** Request **
Reproduce the forum post below about a dice-rolling program that runs on a single thread, word for word and in full.

Well, the result is fine BUT even though I create a new task for each dice the program runs single threaded.
Multithreaded would be reasonable to simulate "millions" of rerolls with 6 or more dice as the time to finish will grow rapidly.
I read several examples from msdn that all indicate that there should be several tasks running simultanously.
Can someone please give me a hint, why this code does not utilize many threads / cores? (Not even, when I try to run it for 400 dice at once and 10 Million rerolls)
At first I initialize the jagged Array that stores the results. 1st dimension: 1 Entry per dice, the second dimension will be the distribution of eyes rolled with each dice.
Next I create an array of tasks that each return an array of results (the second dimension, as described above)
Each of these arrays has 6 entries that represent eachs side of a laplace W6 dice. If the dice roll results in 1 eye the first entry [0] is increased by +1. So you can visualize how often each value has been rolled.

** Stored data **
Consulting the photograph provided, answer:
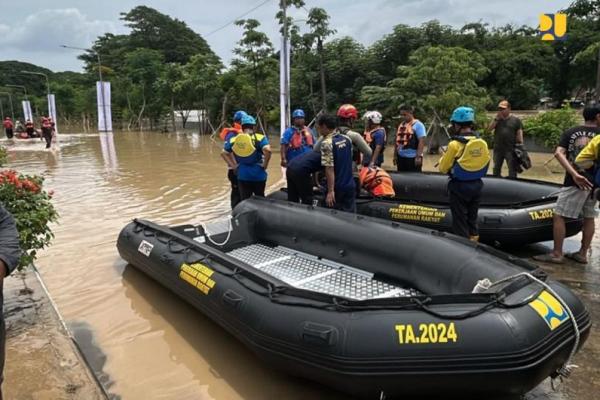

** Answer to the exercise **
Well, the result is fine BUT even though I create a new task for each dice the program runs single threaded.
Multithreaded would be reasonable to simulate "millions" of rerolls with 6 or more dice as the time to finish will grow rapidly.
I read several examples from msdn that all indicate that there should be several tasks running simultanously.
Can someone please give me a hint, why this code does not utilize many threads / cores? (Not even, when I try to run it for 400 dice at once and 10 Million rerolls)
At first I initialize the jagged Array that stores the results. 1st dimension: 1 Entry per dice, the second dimension will be the distribution of eyes rolled with each dice.
Next I create an array of tasks that each return an array of results (the second dimension, as described above)
Each of these arrays has 6 entries that represent eachs side of a laplace W6 dice. If the dice roll results in 1 eye the first entry [0] is increased by +1. So you can visualize how often each value has been rolled.